Problem to work on: For the data below, report how many lines contain the string "game" and write nothing more.

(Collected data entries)

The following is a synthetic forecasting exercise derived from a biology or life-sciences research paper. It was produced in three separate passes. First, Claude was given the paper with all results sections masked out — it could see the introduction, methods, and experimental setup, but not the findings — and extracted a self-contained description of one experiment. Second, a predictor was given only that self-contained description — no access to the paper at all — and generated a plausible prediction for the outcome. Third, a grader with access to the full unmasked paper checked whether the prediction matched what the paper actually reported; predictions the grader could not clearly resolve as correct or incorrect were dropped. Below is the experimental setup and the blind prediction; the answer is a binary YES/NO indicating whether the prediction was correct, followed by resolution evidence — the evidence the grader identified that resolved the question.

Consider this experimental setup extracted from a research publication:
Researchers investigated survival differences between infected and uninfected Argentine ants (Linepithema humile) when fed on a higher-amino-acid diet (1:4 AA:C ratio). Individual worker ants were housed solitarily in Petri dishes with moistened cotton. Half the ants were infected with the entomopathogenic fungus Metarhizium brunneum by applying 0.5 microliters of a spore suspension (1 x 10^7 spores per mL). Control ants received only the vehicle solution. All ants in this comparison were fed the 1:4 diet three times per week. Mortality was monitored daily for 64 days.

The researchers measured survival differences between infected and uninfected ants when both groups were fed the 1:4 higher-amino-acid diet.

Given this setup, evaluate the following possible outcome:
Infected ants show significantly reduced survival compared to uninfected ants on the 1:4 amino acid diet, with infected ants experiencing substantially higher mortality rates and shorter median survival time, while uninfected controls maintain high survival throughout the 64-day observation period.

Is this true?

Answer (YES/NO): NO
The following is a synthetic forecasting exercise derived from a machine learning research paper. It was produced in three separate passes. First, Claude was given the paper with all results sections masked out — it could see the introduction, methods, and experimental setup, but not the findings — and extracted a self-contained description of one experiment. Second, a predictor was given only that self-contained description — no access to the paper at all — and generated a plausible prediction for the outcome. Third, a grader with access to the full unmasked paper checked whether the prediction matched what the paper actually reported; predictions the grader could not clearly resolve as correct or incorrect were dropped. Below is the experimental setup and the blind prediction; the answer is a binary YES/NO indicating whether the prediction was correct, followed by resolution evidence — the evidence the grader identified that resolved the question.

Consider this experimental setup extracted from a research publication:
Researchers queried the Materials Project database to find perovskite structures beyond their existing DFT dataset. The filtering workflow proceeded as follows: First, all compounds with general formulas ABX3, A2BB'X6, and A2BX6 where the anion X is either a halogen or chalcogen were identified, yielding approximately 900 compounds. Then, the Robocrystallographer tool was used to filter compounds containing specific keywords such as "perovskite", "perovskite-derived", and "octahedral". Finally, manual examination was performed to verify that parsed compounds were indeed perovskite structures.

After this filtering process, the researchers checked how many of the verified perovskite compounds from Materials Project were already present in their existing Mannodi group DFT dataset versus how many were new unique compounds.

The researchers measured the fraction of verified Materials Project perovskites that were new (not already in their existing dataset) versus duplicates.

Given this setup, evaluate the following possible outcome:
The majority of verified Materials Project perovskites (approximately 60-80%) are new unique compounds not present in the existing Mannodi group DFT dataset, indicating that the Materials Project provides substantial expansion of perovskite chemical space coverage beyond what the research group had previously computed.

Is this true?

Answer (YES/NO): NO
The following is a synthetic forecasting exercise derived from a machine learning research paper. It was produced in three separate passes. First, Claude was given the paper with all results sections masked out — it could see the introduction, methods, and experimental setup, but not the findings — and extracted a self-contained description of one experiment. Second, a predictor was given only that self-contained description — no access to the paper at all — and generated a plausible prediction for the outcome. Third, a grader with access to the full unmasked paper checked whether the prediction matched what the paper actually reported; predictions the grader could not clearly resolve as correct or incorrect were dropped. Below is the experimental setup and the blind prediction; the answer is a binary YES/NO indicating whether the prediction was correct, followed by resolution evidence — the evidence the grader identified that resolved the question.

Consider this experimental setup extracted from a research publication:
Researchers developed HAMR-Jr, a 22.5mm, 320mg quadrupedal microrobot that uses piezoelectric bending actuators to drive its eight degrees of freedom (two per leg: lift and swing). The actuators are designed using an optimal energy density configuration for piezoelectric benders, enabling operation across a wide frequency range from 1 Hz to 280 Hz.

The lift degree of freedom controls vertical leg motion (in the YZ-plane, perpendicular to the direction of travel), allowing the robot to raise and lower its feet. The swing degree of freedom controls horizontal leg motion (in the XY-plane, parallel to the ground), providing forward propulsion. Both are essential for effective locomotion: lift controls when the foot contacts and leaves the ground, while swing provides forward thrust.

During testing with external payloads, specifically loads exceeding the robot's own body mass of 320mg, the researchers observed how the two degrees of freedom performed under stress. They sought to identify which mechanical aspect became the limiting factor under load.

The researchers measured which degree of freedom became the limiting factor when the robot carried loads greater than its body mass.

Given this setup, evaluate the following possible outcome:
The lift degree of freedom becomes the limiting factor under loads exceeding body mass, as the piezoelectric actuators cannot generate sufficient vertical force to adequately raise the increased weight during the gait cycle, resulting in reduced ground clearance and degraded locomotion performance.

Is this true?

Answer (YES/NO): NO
* * *
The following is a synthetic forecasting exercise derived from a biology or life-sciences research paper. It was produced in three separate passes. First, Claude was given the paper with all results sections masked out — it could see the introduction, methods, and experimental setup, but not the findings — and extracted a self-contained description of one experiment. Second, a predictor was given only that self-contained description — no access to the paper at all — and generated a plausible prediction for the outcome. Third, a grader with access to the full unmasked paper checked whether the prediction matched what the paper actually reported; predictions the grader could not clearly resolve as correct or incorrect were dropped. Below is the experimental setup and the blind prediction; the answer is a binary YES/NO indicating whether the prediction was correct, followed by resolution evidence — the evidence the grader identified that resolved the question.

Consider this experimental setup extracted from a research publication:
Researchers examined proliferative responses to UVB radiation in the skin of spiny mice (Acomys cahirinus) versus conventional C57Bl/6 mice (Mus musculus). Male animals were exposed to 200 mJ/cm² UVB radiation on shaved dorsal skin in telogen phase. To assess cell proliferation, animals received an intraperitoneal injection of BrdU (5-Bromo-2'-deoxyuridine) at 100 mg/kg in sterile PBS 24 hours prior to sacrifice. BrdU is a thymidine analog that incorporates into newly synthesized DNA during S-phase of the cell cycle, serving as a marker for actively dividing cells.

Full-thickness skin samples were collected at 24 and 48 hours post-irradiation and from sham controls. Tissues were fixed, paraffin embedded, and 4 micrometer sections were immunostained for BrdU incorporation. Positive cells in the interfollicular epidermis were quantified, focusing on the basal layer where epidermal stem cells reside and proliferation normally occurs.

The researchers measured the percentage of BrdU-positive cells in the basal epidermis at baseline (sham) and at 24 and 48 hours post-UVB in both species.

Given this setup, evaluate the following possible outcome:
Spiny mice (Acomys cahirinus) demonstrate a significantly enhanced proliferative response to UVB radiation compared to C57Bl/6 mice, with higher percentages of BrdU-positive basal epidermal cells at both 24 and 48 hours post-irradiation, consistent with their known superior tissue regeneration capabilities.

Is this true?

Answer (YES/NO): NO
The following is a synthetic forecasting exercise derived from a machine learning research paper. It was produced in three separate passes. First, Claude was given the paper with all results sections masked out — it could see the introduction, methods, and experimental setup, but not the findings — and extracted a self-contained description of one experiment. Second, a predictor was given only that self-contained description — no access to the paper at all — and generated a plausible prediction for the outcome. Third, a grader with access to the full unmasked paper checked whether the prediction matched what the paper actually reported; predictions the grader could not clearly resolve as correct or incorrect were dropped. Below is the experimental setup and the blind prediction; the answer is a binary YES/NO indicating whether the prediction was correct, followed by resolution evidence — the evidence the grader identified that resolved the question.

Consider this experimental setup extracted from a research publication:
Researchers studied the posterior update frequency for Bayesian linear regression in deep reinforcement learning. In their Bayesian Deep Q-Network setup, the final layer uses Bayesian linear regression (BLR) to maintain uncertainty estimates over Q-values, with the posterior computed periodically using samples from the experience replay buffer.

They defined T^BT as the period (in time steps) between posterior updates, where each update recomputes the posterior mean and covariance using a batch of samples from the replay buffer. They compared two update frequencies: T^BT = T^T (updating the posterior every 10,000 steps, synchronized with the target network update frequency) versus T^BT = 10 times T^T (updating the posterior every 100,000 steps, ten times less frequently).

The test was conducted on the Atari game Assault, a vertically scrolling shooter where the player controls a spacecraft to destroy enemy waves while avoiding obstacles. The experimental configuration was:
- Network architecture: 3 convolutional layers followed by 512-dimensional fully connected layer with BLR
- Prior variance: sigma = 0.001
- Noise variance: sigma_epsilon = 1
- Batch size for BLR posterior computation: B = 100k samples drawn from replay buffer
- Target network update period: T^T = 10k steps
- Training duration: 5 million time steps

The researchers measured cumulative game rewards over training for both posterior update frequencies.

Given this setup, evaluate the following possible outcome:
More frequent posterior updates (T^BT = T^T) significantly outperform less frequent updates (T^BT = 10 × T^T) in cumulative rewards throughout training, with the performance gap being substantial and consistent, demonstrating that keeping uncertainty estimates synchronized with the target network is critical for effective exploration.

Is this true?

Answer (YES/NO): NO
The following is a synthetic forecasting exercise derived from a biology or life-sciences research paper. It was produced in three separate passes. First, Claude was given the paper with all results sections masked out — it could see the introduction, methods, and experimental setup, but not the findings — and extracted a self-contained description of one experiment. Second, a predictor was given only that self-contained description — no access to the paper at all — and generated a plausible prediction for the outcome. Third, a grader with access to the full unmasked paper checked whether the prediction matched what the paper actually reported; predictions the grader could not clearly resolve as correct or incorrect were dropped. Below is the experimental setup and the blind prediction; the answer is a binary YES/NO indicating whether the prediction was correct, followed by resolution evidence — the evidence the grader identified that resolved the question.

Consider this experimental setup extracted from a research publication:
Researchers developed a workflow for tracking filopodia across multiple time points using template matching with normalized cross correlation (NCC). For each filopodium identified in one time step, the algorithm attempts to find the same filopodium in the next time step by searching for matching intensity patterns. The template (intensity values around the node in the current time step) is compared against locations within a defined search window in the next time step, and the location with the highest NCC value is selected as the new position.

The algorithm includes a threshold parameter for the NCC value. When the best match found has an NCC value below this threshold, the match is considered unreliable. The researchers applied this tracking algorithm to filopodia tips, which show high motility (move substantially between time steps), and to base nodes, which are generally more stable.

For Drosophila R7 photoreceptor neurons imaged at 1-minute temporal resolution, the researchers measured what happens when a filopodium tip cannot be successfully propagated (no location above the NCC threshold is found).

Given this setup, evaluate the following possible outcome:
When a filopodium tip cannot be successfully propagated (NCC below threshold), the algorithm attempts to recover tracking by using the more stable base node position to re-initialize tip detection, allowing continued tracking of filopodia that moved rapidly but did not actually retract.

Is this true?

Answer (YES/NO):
--
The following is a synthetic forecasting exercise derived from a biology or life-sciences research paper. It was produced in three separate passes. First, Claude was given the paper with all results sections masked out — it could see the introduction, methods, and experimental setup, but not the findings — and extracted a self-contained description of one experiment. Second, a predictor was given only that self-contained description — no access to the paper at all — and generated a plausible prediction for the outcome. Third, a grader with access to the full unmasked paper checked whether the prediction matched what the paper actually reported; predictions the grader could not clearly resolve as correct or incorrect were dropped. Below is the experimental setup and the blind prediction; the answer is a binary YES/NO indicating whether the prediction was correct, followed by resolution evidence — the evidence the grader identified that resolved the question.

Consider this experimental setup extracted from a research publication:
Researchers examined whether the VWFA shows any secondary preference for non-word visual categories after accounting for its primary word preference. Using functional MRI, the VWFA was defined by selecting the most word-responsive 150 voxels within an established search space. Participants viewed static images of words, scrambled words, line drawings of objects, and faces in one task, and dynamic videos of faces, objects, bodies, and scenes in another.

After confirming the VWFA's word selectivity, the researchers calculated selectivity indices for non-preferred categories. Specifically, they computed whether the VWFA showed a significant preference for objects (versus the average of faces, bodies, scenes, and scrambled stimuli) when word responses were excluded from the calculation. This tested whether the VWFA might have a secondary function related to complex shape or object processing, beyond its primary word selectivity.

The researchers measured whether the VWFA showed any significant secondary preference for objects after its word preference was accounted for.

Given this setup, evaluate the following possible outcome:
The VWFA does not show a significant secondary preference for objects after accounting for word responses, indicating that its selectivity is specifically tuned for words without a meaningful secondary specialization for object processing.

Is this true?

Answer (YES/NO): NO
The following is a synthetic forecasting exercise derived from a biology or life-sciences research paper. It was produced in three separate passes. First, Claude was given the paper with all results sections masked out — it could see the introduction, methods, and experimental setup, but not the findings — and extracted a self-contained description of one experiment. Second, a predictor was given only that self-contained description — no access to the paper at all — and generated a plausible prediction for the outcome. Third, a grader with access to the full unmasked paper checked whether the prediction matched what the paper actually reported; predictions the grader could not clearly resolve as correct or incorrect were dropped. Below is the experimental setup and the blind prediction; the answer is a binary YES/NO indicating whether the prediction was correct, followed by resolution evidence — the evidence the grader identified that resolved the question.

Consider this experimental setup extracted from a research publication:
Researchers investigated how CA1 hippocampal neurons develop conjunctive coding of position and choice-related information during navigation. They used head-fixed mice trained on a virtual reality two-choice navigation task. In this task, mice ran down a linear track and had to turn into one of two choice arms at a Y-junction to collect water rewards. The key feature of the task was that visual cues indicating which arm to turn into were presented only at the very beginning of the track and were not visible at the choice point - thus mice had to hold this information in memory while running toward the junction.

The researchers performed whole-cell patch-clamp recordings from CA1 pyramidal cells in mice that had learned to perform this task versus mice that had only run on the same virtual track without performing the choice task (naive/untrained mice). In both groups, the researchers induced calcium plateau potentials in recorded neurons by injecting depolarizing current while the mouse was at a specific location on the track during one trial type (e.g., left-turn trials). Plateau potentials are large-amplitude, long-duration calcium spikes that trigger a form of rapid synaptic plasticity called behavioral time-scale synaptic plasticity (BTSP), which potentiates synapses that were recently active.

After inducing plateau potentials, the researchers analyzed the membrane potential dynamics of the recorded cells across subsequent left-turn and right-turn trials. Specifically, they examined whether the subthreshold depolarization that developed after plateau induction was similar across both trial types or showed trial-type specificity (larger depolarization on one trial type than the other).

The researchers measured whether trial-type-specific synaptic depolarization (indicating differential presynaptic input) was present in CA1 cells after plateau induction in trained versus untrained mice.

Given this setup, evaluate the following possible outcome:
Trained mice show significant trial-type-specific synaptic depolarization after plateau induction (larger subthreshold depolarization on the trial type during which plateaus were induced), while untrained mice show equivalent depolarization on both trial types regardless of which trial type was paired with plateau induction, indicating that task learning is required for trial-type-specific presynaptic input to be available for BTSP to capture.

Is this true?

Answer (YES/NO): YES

Answer to this task: 2